In this class activity, you will learn to tune a model. You may work alone or with your group.
In the machine-learning/data/sms folder in the class Dropbox, you will find six files; three are scaled (meaning the features values have been adjusted to mostly fall between 0 and 1) and the other three are the original values. All of these list features extracted from SMS text messages, some of which have been labeled as spam, and the others ham.
Original, unscaled features:
As I outlined in one of my earlier videos, the development set (dev.csv and dev_scaled.csv) are used in order to tune a model. Every model has parameters that can be adjusted to increase it's predictive power (some of these are feature based and therefore separate from the machine learning model, e.g., scaling features). Here are the ones I want you to consider:
- feature type (scaled, unscaled)
- distance metric (euclidean, manhattan)
Using your kNN implementation, or mine (see the gi14-solutions folder in the class Dropbox), use train.csv (or train_scaled.csv) as the "training set" and dev.csv (or dev_scaled.csv) as the "testing set". Try using the original features as well as the unscaled; try different values of k on each, and try both distance measures. If you choose 5 different values of k to try, there are 5x2x2 = 20 different combinations of parameters if you want to be exhaustive, so either choose fewer values of k or don't be exhaustive in your search for the best model. I suggest redirecting the output of your kNN program to files with descriptive names, e.g., "dev_scaled_knn_k4_euclidean.csv" used scaled features, set k=4, and used Euclidean distance. Try at least 10 different parameter combinations.
Keep in mind that if you use the scaled version of the training data, you have to use the scaled version for development.
Finally, once you arrive at a combination of parameters that out performs your other attempts, you're ready to use those settings on test.csv (or test_scaled.csv).
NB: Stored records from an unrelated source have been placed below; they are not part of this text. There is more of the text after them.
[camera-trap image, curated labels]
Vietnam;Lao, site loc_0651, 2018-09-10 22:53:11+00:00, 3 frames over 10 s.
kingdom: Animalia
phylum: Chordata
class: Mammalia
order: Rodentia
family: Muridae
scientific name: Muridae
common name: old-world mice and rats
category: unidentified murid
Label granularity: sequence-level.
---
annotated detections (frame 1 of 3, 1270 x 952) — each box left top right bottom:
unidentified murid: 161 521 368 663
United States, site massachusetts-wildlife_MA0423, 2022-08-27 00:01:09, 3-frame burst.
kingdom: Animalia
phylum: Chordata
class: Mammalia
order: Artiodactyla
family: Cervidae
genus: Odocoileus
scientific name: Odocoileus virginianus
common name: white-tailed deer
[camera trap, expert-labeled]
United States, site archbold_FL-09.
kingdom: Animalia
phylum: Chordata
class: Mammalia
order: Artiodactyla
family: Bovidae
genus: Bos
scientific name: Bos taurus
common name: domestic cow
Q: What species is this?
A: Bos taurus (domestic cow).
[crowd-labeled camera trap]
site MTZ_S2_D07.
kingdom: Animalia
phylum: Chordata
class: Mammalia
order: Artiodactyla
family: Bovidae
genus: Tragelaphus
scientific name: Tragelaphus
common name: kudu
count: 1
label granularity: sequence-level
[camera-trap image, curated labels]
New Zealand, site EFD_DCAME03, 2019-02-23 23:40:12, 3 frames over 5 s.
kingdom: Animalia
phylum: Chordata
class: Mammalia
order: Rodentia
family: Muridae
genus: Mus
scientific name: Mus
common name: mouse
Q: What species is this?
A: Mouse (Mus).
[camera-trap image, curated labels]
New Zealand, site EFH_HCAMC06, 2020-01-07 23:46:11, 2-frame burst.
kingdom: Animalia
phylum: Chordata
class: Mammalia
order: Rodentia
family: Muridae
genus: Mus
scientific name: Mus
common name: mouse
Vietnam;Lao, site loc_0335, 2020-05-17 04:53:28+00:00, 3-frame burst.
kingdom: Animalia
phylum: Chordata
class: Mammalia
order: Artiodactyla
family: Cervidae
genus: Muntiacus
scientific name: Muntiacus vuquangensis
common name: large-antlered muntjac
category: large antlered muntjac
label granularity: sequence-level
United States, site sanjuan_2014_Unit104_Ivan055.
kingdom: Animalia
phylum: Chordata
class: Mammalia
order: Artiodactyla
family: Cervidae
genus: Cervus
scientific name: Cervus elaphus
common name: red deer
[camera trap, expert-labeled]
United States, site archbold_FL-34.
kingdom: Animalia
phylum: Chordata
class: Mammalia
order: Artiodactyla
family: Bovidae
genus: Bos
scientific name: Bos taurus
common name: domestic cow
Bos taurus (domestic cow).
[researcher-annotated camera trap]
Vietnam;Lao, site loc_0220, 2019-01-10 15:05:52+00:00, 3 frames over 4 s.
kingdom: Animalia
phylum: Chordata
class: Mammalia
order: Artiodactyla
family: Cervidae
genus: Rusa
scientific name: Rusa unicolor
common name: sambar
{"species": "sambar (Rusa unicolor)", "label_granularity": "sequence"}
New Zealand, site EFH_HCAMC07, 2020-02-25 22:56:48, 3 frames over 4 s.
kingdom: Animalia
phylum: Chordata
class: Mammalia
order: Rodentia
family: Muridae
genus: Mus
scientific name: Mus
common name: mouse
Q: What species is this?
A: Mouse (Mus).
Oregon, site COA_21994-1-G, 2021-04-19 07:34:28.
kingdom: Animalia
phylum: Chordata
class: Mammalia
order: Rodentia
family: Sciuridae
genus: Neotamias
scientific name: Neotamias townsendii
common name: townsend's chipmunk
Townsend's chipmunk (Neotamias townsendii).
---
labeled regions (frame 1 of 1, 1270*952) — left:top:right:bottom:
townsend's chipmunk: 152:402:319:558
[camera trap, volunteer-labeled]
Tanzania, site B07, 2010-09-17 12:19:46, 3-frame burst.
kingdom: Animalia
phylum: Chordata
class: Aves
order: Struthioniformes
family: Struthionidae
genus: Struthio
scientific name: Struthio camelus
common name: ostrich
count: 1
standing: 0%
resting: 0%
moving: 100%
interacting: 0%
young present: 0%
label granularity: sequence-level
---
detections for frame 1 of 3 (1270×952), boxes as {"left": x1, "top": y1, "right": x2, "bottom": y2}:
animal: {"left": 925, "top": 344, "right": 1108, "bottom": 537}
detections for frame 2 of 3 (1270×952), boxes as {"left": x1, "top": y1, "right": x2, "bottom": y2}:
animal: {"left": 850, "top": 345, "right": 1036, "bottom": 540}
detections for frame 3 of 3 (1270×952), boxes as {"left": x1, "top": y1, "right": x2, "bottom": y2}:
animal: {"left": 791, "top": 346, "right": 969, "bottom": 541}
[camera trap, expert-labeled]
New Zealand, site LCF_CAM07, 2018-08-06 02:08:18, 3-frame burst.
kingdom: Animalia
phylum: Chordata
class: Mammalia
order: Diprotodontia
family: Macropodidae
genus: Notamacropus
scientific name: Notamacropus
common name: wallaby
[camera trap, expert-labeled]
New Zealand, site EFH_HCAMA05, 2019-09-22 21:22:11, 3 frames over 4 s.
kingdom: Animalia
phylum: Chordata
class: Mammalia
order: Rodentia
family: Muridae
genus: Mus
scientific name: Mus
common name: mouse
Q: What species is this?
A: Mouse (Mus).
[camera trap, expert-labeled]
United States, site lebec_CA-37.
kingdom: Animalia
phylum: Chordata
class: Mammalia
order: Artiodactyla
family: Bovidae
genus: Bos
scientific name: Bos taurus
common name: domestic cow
Run your kNN program using train.csv (or train_scaled.csv) as the "training set" and test.csv (or test_scaled.csv) as the "testing set". Then evaluate the results.
Upload a document (I don't care the format, as long as it's easy to read) that includes the following information:
- list the parameter combinations you tried and evaluated before arriving at your final model
- for your final model, report the evaluation statistics for both spam and ham on:
- the development set
- the testing set